Most doctors believe that their patients will take a statin [a cholesterol-lowering drug] but will never change their lifestyle; it’s too hard. And so much of that becomes self-fulfilling .... But if you actually go through the evidence with them, say here are the risks, benefits, costs, side effects, of these different approaches, many people will make these changes.

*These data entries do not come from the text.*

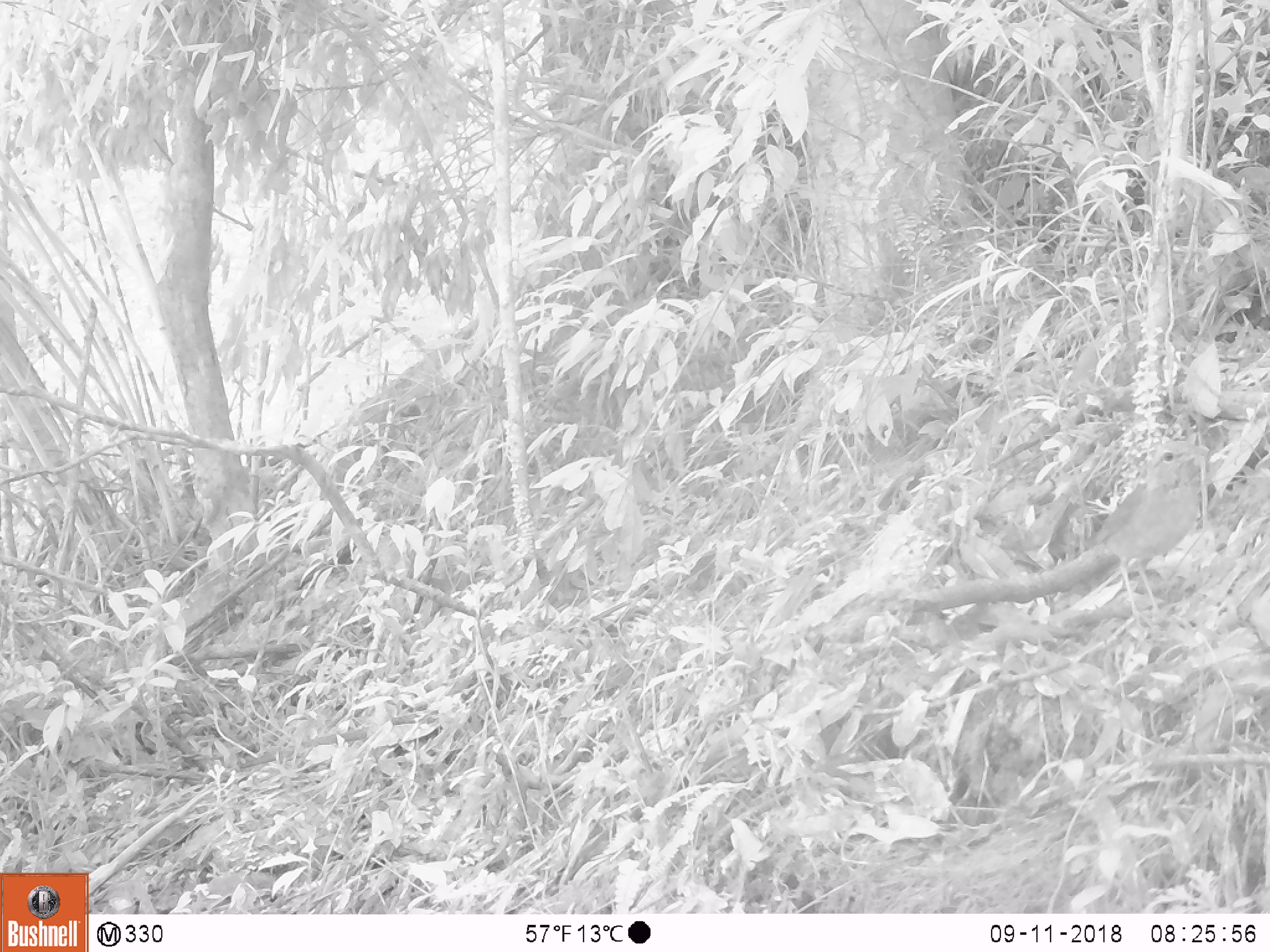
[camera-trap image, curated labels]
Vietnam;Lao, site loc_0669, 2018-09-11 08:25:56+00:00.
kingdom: Animalia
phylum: Chordata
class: Aves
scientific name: Aves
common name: bird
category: unidentified bird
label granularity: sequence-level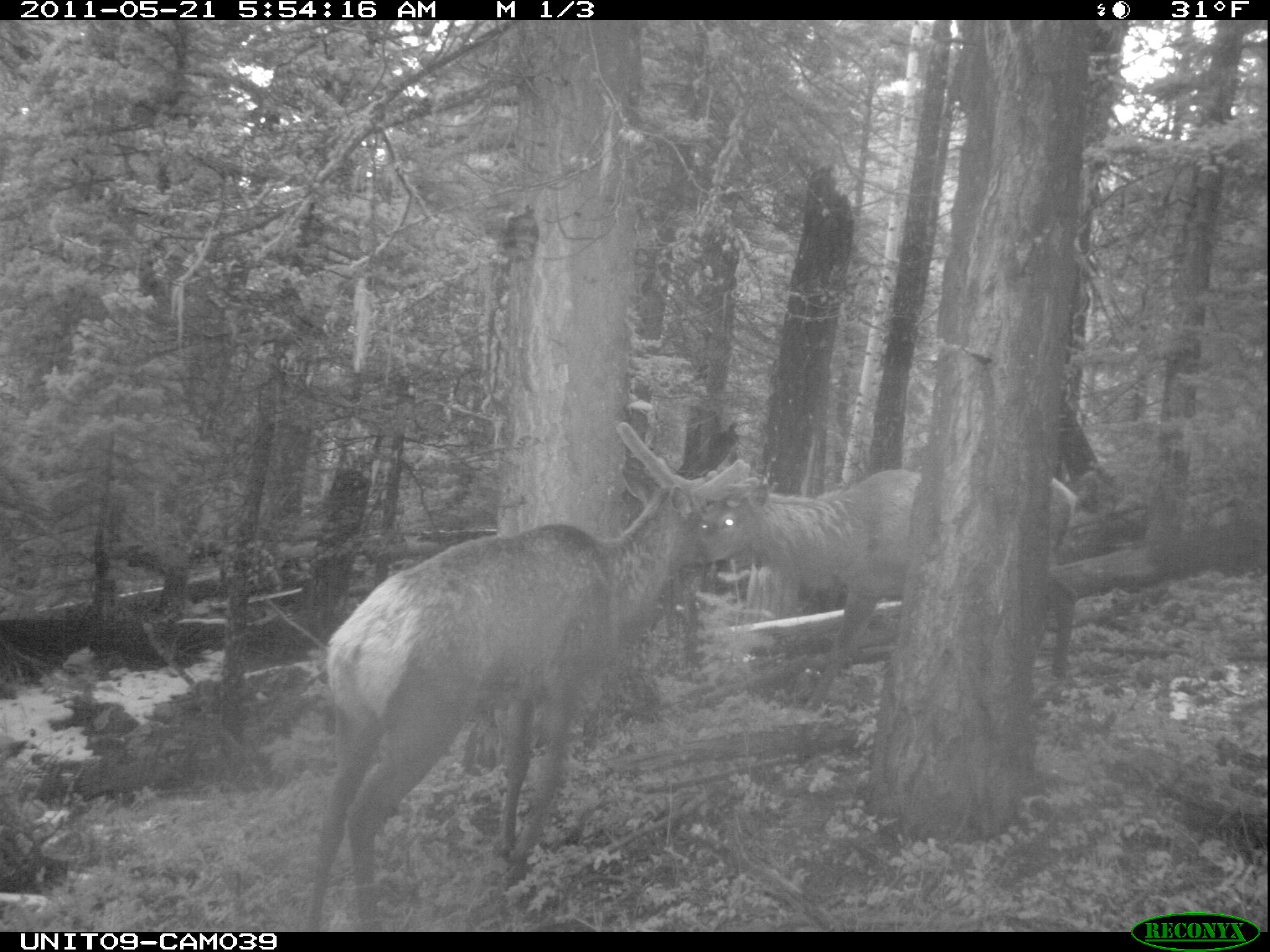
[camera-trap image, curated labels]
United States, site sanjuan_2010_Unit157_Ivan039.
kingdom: Animalia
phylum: Chordata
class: Mammalia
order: Artiodactyla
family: Cervidae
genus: Cervus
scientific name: Cervus elaphus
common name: red deer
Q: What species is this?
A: Cervus elaphus (red deer).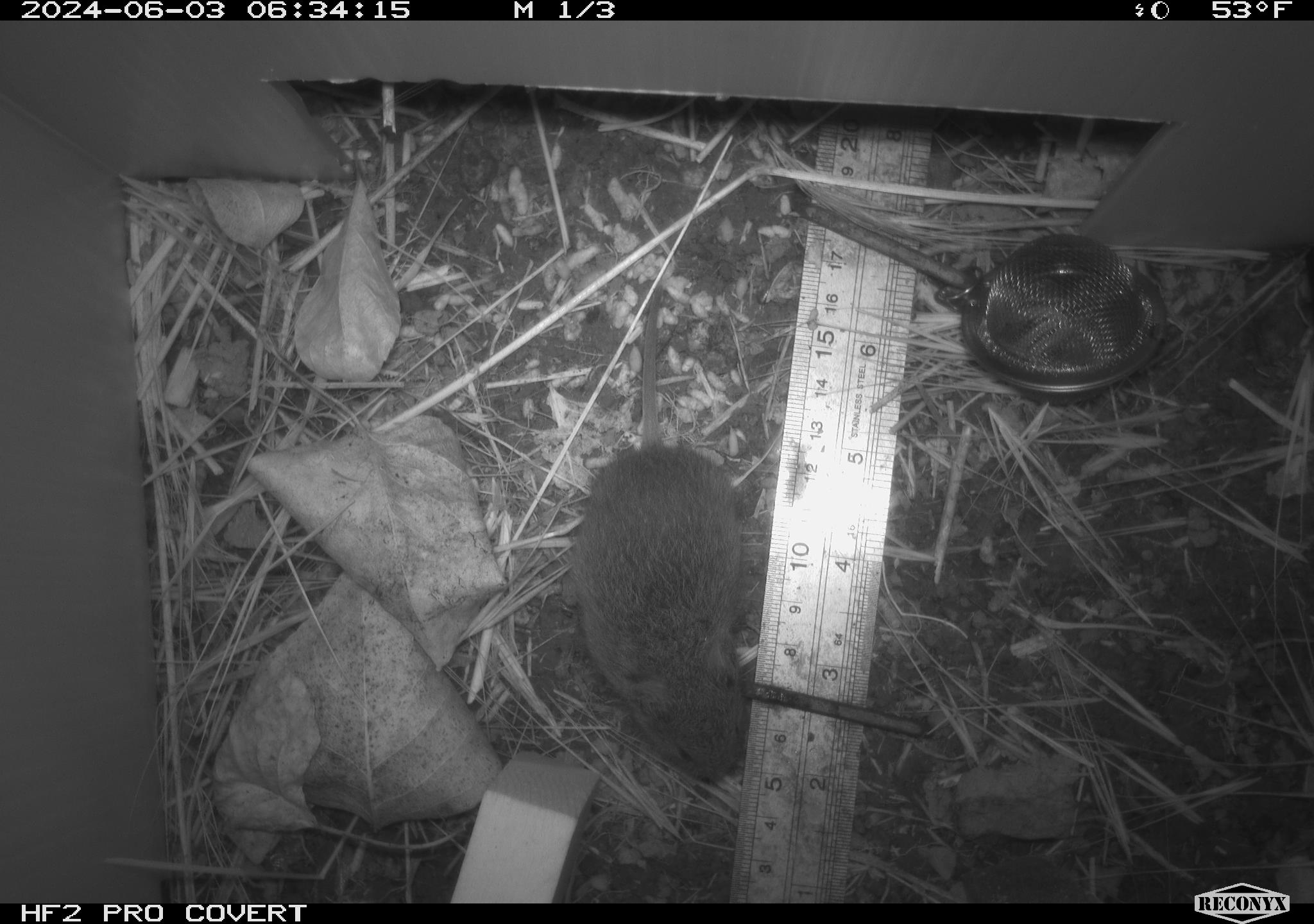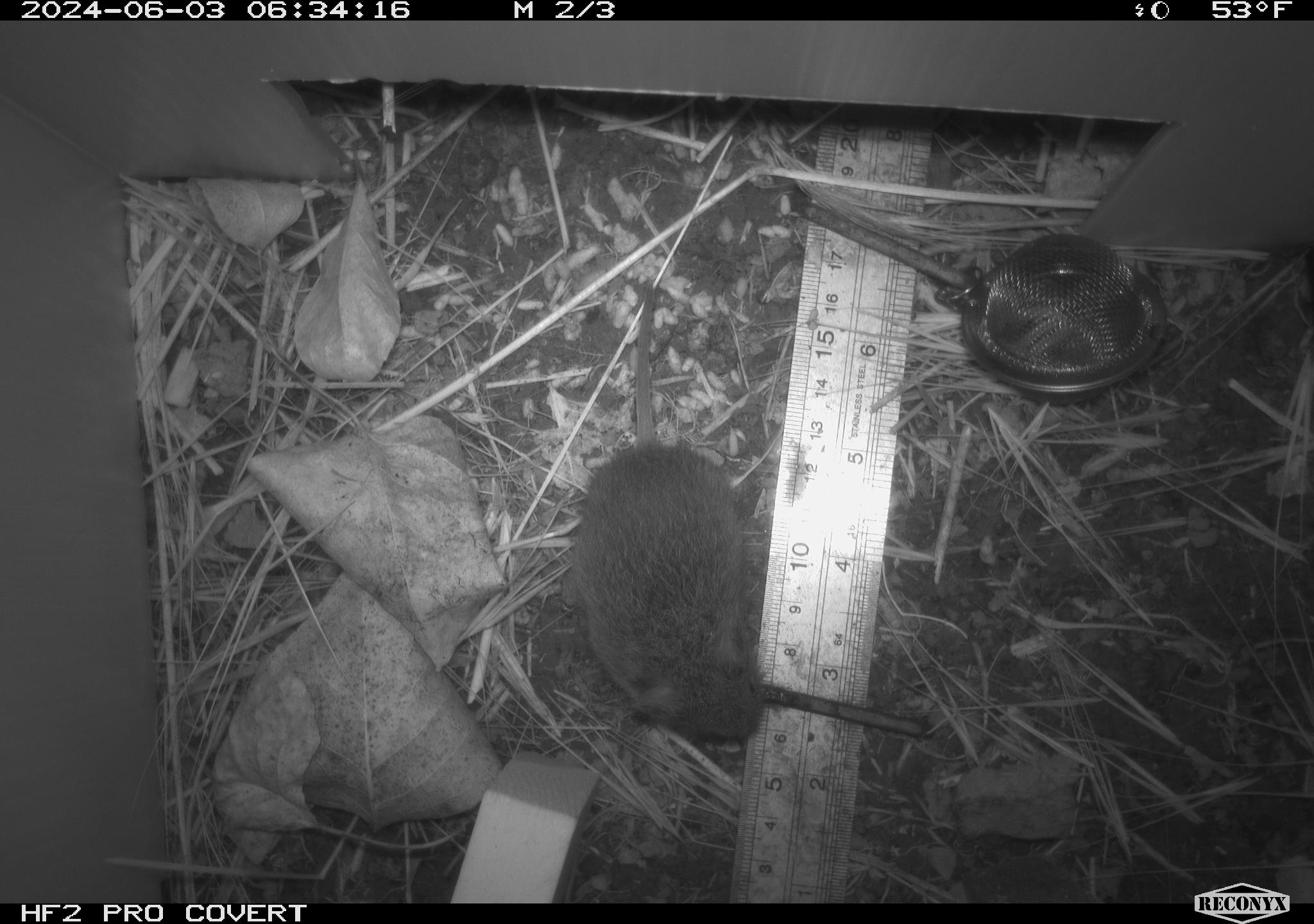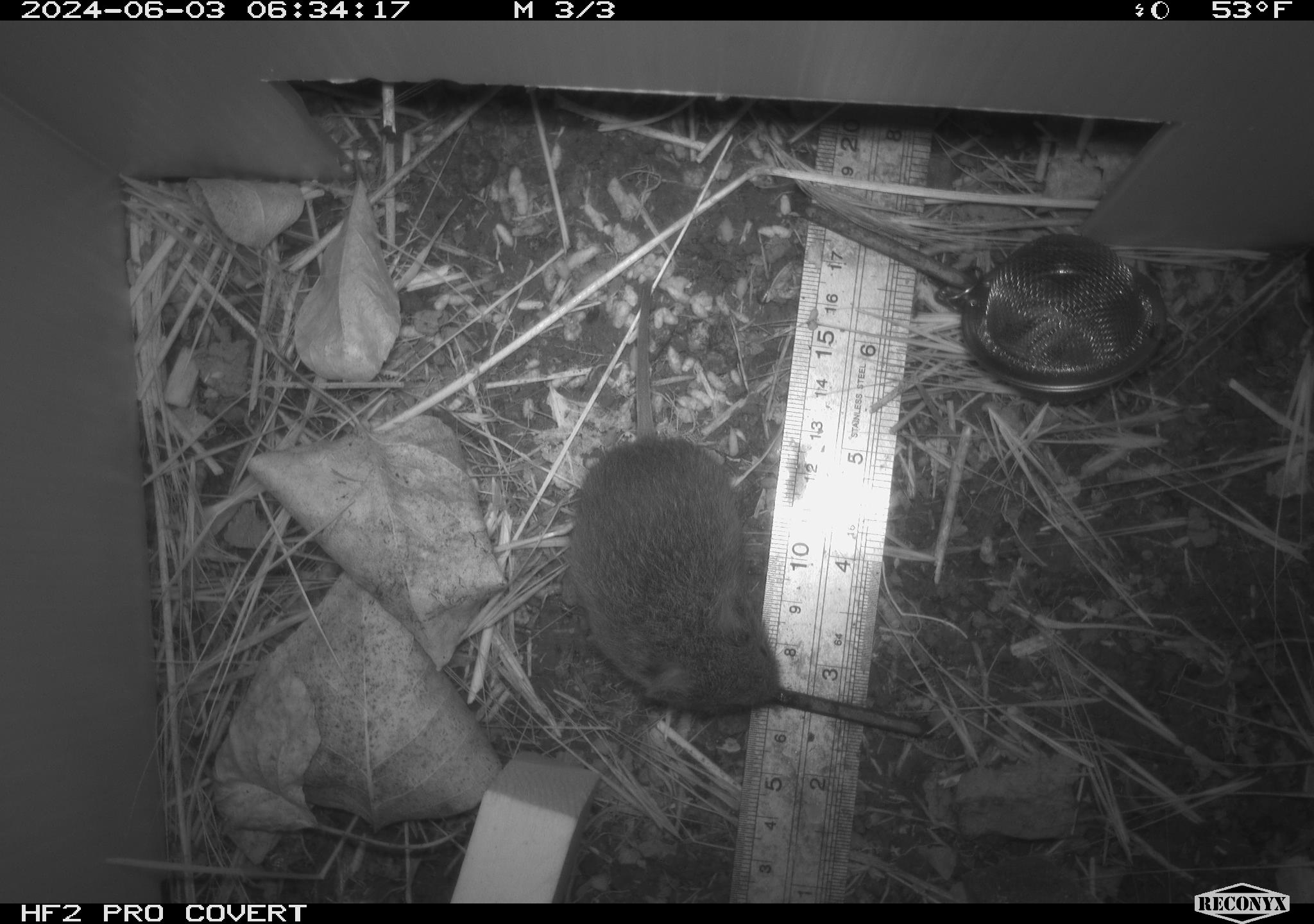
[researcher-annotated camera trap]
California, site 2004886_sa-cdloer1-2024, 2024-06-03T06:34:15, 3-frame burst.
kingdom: Animalia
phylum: Chordata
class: Mammalia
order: Rodentia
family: Cricetidae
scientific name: Arvicolinae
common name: voles, lemmings, and muskrats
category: arvicolinae subfamily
Arvicolinae subfamily (voles, lemmings, and muskrats) (Arvicolinae).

Two thirds of people prescribed cholesterol-lowering drugs are not taking them four months later; we have 85 to 90 per cent adherence to a much more rigorous [lifestyle] programme after a year. Even if someone else is paying for the drugs. What I’ve learned is what enables people to make sustainable changes in their lifestyle is not fear of dying, it’s joy of living. Most people for four to six weeks after they’ve had a heart attack, they’ll do pretty much anything that their doctor or nurse advises them to do, but then the fear goes away, the denial comes back and they stop doing it. Whereas when you change your lifestyle ... most people find they feel so much better so quickly that it reframes the reasons for making these changes.... They say, “You know, I like eating cheeseburgers, but not that much. Because what I gain is so much more than what I give up.”

If we say that these lifestyle changes make such a difference in our health, are we also saying that the individual is responsible for making him — or herself — sick?

No, I think that’s something that people say periodically. I think that’s just misguided. There’s a big difference between blaming someone and empowering them. It doesn’t mean it’s necessarily your fault, but to the degree that we find that the more you change the more you improve, that’s a very empowering, helpful message to give people.

What has happened in heart disease since you published the study that made headlines in 1990? How has medical knowledge evolved?

I think this idea which was once considered radical is now mainstream. Most doctors believe that heart disease can be reversed by changing lifestyle. The scepticism is, will people do it? And we’ve shown that most people who think they can do it, if given the proper support, can do it .... You’re not simply trying to prevent something bad from happening, you’re trying to enhance the quality of your life right now. And if it makes you feel good, it’s sustainable.

So are we saying goodbye to cheeseburgers?

If you don’t have heart disease, it’s not all or nothing. One of the things that we found in all our studies is that the more people change, the more they improve at any age. So it’s not all or nothing, so you have a spectrum of choices, which is why my last book was called “The Spectrum”. And what I did was I categorised foods from the most healthful, Group 1, to least healthful, Group 5. What matters most is your overall way of eating and living. And so indulge yourself one day, eat healthier the next. If you don’t have time to exercise, do a little more the next. If you don’t have time to meditate for an hour, do it for a minute. Whatever you have, there’s a corresponding benefit.

That doesn’t sound quite so daunting.

A: That’s the point. If you go on a diet, diets are all about what you can’t have and what you must do. Even when you’re eating healthy, people want to feel free and in control. And as soon as I tell somebody, “Never eat this, always eat that,” they immediately want to do the opposite. Sometimes when I lecture, I joke it goes back to the first dietary intervention — you know, when god said, “Don’t eat the apple,” and that didn’t go so well. And that was god talking. Instead of doing that, you say. “Look, this way you can’t fail.” It’s a very compassionate approach. There’s no diet to get on, there’s no diet to get off.